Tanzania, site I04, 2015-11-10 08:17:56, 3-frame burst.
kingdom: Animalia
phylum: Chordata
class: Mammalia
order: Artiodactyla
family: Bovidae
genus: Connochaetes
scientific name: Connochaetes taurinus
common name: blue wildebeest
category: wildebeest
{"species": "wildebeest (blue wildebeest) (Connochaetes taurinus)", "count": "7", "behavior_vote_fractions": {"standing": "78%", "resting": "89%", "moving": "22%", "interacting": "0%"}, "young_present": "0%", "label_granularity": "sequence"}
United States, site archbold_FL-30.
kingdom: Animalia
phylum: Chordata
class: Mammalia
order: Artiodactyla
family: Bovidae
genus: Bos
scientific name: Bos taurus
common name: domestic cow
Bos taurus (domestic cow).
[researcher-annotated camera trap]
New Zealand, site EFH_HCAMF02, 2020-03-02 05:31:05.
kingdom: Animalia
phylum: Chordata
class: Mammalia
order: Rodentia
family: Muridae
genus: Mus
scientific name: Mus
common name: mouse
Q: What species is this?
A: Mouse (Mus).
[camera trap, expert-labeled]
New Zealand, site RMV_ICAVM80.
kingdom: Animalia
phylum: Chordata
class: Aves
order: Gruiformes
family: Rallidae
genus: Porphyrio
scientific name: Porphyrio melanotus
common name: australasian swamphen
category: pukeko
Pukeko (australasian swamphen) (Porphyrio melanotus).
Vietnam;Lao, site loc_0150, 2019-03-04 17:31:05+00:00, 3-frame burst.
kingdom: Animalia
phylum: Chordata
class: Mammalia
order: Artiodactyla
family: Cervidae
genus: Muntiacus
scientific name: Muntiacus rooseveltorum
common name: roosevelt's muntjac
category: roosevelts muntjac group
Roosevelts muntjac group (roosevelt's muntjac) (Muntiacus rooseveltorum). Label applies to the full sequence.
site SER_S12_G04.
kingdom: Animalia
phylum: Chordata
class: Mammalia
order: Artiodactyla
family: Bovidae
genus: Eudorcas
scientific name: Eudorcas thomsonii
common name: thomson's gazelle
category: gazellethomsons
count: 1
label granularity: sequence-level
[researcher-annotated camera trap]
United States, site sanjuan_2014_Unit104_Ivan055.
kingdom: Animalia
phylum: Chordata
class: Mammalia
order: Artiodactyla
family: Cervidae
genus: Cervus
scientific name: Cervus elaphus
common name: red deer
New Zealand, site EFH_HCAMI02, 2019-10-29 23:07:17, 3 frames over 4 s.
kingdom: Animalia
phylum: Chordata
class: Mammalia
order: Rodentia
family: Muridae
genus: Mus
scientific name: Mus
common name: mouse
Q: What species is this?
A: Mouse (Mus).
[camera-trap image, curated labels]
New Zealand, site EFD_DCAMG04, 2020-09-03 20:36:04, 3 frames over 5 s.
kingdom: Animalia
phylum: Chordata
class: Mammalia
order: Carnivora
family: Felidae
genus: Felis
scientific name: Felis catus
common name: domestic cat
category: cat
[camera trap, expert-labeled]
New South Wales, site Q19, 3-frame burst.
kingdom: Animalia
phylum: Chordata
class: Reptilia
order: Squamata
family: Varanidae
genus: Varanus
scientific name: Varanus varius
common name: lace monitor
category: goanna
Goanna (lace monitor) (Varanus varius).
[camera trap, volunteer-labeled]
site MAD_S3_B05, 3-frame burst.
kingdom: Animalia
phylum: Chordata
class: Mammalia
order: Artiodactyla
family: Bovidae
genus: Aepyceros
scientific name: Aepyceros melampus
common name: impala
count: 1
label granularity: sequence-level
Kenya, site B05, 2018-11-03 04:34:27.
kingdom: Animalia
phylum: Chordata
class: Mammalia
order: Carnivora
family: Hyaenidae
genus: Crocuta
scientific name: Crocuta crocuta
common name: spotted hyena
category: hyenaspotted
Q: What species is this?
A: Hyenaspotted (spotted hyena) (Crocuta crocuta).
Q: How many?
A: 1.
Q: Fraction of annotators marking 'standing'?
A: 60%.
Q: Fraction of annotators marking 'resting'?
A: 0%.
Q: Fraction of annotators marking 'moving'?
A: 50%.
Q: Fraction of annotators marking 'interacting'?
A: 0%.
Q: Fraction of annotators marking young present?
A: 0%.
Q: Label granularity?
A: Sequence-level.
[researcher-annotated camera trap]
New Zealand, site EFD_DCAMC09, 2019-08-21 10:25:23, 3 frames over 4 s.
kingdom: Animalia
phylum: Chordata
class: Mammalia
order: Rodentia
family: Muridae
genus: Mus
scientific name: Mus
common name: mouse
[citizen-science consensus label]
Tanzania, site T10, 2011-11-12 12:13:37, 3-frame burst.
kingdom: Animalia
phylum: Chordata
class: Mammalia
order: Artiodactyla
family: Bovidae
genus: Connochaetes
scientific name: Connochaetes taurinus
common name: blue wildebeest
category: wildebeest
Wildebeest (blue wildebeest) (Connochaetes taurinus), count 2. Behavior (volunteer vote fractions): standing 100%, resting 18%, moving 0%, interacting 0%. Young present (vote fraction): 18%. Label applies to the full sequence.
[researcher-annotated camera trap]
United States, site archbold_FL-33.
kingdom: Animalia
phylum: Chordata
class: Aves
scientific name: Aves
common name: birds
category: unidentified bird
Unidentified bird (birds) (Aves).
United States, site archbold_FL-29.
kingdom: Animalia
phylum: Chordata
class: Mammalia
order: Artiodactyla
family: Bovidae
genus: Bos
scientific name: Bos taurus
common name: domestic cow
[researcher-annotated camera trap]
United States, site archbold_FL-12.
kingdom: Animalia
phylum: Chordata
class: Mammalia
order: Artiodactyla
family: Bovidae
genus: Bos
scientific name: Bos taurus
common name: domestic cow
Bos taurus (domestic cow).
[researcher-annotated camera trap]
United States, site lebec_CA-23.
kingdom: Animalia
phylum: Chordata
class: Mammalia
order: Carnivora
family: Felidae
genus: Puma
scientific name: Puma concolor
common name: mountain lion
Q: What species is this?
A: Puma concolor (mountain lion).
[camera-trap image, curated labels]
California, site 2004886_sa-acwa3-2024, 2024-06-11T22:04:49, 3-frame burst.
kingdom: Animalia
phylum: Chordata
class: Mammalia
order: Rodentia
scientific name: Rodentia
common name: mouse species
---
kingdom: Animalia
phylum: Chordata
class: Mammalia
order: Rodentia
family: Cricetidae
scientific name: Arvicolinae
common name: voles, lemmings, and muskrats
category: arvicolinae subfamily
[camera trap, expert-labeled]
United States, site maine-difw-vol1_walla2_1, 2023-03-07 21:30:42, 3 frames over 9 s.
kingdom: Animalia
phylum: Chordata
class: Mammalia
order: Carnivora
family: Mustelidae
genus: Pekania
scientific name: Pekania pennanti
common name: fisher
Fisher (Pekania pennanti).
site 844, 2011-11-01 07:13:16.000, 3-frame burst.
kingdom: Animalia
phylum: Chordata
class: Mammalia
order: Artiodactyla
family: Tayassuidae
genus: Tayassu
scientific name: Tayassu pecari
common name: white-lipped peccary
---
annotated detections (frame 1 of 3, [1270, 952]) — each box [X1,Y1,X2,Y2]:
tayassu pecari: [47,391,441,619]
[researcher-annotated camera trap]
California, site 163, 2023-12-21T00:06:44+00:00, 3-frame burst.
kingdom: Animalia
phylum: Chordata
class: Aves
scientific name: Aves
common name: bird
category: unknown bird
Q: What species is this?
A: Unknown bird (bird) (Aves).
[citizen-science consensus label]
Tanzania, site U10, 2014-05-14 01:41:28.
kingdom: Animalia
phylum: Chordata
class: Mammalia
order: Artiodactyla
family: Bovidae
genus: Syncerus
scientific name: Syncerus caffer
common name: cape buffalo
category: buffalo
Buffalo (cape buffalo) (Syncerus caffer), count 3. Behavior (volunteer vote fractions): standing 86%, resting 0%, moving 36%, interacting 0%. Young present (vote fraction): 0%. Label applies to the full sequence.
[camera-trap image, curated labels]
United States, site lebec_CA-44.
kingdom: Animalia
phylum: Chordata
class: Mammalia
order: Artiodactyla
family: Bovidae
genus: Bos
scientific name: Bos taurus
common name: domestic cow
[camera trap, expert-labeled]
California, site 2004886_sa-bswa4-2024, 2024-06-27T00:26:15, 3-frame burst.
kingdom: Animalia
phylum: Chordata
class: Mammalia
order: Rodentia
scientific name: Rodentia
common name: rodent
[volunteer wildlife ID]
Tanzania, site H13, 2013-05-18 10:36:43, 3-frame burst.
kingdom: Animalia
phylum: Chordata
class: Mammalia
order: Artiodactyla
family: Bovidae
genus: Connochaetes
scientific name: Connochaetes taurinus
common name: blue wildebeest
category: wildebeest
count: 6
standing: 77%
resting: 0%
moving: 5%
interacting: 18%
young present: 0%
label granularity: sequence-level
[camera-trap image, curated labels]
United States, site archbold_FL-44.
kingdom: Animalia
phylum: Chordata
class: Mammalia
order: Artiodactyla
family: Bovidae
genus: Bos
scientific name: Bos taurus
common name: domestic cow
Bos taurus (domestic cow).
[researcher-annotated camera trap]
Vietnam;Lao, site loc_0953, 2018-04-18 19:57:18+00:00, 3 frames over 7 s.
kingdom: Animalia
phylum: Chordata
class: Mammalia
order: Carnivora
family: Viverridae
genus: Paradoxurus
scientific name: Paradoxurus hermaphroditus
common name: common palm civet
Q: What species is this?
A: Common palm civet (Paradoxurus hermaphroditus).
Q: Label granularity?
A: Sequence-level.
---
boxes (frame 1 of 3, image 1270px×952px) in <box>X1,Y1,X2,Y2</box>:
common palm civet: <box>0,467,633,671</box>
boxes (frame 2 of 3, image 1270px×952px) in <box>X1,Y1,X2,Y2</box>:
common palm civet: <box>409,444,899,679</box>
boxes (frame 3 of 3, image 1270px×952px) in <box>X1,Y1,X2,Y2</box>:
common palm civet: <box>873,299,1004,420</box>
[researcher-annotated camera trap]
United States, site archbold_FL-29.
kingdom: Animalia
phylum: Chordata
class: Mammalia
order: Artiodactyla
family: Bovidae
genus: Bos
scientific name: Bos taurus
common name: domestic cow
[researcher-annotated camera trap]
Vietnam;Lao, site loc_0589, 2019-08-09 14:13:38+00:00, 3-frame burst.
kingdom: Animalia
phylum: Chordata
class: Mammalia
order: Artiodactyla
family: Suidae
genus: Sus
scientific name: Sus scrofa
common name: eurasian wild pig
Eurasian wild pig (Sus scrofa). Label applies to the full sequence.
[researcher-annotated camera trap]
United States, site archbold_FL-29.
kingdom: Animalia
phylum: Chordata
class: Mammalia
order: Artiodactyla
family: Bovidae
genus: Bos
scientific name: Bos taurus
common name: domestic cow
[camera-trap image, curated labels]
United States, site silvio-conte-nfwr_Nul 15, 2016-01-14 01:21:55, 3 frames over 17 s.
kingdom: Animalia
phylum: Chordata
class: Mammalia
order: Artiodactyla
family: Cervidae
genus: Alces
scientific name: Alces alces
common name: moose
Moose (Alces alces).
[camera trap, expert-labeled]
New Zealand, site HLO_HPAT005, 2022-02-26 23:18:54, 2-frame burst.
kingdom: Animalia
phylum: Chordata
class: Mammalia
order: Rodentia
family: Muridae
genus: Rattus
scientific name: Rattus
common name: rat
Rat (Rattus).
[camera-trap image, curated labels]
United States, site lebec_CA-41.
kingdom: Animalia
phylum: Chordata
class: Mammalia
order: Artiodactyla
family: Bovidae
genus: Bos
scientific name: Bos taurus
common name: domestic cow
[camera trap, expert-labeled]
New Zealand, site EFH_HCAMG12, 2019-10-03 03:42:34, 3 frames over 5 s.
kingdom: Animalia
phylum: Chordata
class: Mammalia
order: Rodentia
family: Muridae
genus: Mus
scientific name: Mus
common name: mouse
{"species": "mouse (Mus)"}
______________________________
YOUR ASSIGNMENT: Select every line above that contains the word "over", and copy it.

THE ANSWER:
New Zealand, site EFH_HCAMI02, 2019-10-29 23:07:17, 3 frames over 4 s.
New Zealand, site EFD_DCAMG04, 2020-09-03 20:36:04, 3 frames over 5 s.
New Zealand, site EFD_DCAMC09, 2019-08-21 10:25:23, 3 frames over 4 s.
United States, site maine-difw-vol1_walla2_1, 2023-03-07 21:30:42, 3 frames over 9 s.
Vietnam;Lao, site loc_0953, 2018-04-18 19:57:18+00:00, 3 frames over 7 s.
United States, site silvio-conte-nfwr_Nul 15, 2016-01-14 01:21:55, 3 frames over 17 s.
New Zealand, site EFH_HCAMG12, 2019-10-03 03:42:34, 3 frames over 5 s.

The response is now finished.